The Guardian view on Labour and the tax gap: a £5bn question for a coterie of insiders

Sir Kier Starmer and Dame Margaret Hodge on 15 February 2023.
Kier Starmer and Margaret Hodge. ‘As chair of the public accounts committee after the banking crash, Dame Margaret battled tax avoidance.’ Photograph: Stefan Rousseau/PA

In February 2016, the Labour MP Dame Margaret Hodge went on the warpath. She tweeted: “I hear Edward Troup to head HMRC … Good news for big biz. Bad news for ordinary taxpayers.” Repeating her criticism to this paper, she described Sir Edward Troup as “a rather anonymous-looking person, but incredibly powerful”. This week, the Labour party created a new panel of experts to help it crack down on tax avoidance. Of its four members, two will be Sir Edward … and Dame Margaret. To use a 2016-era term: awks.

This is no mere clash of personalities. It cuts to the core of where Labour stands on tax. In a distinguished career, Sir Edward has been a corporate lawyer in the City, an adviser to the Treasury and a commentator on tax affairs. In that last role, he wrote in the Financial Times in 1999 that “taxation is legalised extortion”. In 2004, he told MPs on the Treasury select committee: “I would not like to support anything which is perceived as tax avoidance, but you have got to remember that this is money left in the economy and this is not necessarily a bad thing for the economy.”

As chair of the public accounts committee after the banking crash, Dame Margaret battled tax avoidance.
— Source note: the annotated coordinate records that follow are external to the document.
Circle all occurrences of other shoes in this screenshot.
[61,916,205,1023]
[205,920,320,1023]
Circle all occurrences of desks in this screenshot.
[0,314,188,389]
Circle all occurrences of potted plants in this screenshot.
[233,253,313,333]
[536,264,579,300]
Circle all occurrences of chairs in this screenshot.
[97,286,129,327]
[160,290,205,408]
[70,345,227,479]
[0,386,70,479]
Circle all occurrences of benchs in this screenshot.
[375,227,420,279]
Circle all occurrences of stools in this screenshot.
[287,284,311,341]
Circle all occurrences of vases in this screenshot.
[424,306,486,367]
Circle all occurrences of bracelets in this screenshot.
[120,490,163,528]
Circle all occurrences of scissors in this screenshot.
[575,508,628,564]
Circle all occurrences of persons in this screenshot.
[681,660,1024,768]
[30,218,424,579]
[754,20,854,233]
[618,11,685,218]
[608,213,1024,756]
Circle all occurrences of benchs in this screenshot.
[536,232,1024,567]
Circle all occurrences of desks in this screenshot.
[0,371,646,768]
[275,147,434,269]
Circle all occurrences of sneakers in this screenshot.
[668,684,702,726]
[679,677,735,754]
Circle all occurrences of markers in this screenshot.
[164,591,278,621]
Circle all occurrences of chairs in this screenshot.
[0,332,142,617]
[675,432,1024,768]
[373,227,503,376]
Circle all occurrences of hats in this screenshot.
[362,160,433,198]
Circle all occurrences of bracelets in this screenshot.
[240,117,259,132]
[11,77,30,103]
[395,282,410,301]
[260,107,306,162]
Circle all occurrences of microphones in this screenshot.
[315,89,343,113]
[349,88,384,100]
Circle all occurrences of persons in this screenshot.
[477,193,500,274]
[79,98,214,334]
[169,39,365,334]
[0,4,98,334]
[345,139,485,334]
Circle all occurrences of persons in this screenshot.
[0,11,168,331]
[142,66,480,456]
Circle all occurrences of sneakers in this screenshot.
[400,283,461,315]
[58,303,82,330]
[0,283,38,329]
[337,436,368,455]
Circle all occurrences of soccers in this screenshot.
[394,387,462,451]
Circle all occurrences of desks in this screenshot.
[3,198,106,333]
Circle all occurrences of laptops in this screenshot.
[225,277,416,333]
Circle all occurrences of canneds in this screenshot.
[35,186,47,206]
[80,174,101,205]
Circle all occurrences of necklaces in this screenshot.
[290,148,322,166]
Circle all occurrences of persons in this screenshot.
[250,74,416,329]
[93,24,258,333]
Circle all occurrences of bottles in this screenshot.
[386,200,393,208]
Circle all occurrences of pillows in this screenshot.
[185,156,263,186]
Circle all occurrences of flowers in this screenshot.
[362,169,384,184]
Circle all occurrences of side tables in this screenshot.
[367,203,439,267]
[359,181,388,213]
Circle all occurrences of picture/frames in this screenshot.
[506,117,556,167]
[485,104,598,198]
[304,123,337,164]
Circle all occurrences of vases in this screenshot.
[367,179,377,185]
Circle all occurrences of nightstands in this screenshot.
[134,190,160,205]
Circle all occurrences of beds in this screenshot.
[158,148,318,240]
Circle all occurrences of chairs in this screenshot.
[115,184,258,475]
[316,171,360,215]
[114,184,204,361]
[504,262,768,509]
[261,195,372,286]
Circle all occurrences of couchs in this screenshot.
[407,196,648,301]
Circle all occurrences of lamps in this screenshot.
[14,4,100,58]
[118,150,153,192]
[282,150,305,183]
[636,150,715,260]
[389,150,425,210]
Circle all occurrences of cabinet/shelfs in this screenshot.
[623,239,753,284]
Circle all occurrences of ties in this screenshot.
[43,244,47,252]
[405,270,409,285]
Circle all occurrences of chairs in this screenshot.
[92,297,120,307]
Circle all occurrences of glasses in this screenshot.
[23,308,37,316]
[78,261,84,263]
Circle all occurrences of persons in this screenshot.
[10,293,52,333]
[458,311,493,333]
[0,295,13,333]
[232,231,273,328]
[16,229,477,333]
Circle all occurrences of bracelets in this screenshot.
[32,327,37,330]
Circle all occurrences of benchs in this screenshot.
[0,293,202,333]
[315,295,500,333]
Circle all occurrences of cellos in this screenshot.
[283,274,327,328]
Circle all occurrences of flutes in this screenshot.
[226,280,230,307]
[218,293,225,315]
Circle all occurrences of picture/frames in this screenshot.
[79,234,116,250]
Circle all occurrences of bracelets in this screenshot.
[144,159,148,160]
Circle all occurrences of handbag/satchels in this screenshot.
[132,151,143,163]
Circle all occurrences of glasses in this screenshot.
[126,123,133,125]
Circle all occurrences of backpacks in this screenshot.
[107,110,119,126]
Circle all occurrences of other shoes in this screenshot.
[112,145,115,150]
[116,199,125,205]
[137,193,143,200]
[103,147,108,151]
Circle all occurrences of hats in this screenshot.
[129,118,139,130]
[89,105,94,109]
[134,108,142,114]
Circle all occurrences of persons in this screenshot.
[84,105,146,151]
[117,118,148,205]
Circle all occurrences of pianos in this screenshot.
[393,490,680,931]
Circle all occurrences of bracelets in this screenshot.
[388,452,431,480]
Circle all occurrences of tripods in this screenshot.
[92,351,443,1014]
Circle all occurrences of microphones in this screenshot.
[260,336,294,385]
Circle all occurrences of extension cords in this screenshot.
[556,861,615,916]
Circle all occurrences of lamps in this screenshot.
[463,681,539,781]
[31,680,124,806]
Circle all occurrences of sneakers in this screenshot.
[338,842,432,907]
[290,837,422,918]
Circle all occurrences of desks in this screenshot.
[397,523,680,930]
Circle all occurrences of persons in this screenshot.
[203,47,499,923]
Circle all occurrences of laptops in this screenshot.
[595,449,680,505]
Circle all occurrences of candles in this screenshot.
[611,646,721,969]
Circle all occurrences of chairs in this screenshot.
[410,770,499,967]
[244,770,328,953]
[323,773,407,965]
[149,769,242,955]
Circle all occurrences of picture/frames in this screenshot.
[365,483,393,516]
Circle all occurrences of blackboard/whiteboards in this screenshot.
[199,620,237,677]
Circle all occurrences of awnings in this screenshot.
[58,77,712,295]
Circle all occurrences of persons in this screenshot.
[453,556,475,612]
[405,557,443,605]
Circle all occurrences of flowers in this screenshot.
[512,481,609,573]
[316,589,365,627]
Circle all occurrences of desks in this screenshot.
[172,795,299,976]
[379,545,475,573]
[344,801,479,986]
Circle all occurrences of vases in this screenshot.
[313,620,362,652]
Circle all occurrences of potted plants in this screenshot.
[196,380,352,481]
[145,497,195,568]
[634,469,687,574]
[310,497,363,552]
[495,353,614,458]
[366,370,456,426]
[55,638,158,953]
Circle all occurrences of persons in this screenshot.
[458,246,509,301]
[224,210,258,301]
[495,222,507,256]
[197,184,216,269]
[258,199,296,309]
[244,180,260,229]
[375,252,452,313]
She took Sir Edward to task over his positions and clashed with another member of Labour’s tax panel, Bill Dodwell, declaring that his then-employer, Deloitte, benefited unfairly from its links to the Treasury. Now all three will work together, drawing up policies to claw back as much as £5bn in missing tax revenues.

A welcome burst of pluralism? Hardly. That would have meant drafting in experts on small businesses (which account for most tax avoidance), and others from outside the tax industry. There are plenty of academics, trade unionists and independent investigators who would have merited inclusion.

In December, Labour established a review of financial services to “boost economic growth and make working people better off”, yet among its 10 appointees, there was not one from a consumer rights group or from an organisation representing working people. There were, however, senior figures from Barclays, Prudential and Legal & General. Sir Keir Starmer makes no secret of his admiration for Tony Blair, yet New Labour’s early enthusiasm for stakeholder capitalism led it to pull together a wider range of perspectives.

For now, this need not bother Sir Keir’s advisers. Just weeks after Jeremy Hunt stole their proposals on taxing non-doms and splurged the cash for more tax cuts, they now have an answer to any troublesome Tory who asks how Labour will pay for those breakfast clubs and extra NHS appointments. But it is not much of a figleaf, nor in this harsh economic climate will it stay in place for long. By setting its face against taxes on wealth or extra borrowing, the Labour leadership has boxed itself into an exceedingly and unnecessarily tight corner.

Taxes on share dividends and capital gains are far lower than the rates paid on income from work or pensions: they should be equalised. As tax experts argued in a 2016 paper for Labour, large corporations should be compelled to publish their tax returns and HMRC needs substantially more money. Until basic things like these are done, the tax system will remain, in the words of one of its longest-serving MPs, “Good news for big biz. Bad news for ordinary taxpayers.”